== Data to use ==
- - -
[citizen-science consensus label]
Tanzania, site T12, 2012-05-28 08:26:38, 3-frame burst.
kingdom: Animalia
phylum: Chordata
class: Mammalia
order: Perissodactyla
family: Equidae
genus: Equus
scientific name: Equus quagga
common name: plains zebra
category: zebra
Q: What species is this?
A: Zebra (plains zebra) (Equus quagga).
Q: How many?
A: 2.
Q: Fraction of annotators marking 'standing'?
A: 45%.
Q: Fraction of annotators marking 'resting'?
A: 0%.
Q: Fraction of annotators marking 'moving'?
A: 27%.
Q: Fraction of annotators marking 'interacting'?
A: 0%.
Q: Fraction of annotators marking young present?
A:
- - -
Output the entire data exactly, line for line.

== Exercise result ==
[citizen-science consensus label]
Tanzania, site T12, 2012-05-28 08:26:38, 3-frame burst.
kingdom: Animalia
phylum: Chordata
class: Mammalia
order: Perissodactyla
family: Equidae
genus: Equus
scientific name: Equus quagga
common name: plains zebra
category: zebra
Q: What species is this?
A: Zebra (plains zebra) (Equus quagga).
Q: How many?
A: 2.
Q: Fraction of annotators marking 'standing'?
A: 45%.
Q: Fraction of annotators marking 'resting'?
A: 0%.
Q: Fraction of annotators marking 'moving'?
A: 27%.
Q: Fraction of annotators marking 'interacting'?
A: 0%.
Q: Fraction of annotators marking young present?
A:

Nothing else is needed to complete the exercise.